The wreck was discovered by a team led by Robert Stenuit in the summer of 1972 while searching for other shipwrecks. Two anchors and a broken cannon found in 20 – 25 metres led divers to the wreck. After preparing a three dimensional map of the site, Stenuit team excavated the wreck which largely consisted of iron objects concreted and embedded into the rocks, with chisels, hammers and explosive charges. The estimated position of the wreck site is 60°20.279’N, 00°51.759’W.
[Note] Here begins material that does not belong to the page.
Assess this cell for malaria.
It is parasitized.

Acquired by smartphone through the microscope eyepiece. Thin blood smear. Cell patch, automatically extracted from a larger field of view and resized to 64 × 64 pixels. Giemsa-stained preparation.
A large number of artefacts were recovered but none of the ship’s hull sheathing or rigging were found. Most of the recovered artefacts were metal including fragments of eighteen cannon, solid bar and grape shot, metal parts from muskets and pistols, lead shot, brass hardware, iron tools, sword hilts, shoe and belt buckles, 220 Russian and Dutch gold, silver and copper coins , fragments of ceramic containers and pipes, lumps of tar, fragments of sailcloth and rope preserved in the concretion and a pewter plate. Other significant discoveries included two different sets of nested weights made of incised a decorated brass, a corroded silver medal struck to commemorate the Russian naval victory against the Turks at the Battle of Tchesme in June 1770 and seven small brass icons and fragments of icons that were carried abroad the ship.
Rediscovered artefacts were conserved and then sold at auction in 1973 after Stenuit documented and studied them and identified the wreck. A small sample of the artefacts were purchased and donated to the Zetland County Museum in the Shetlands.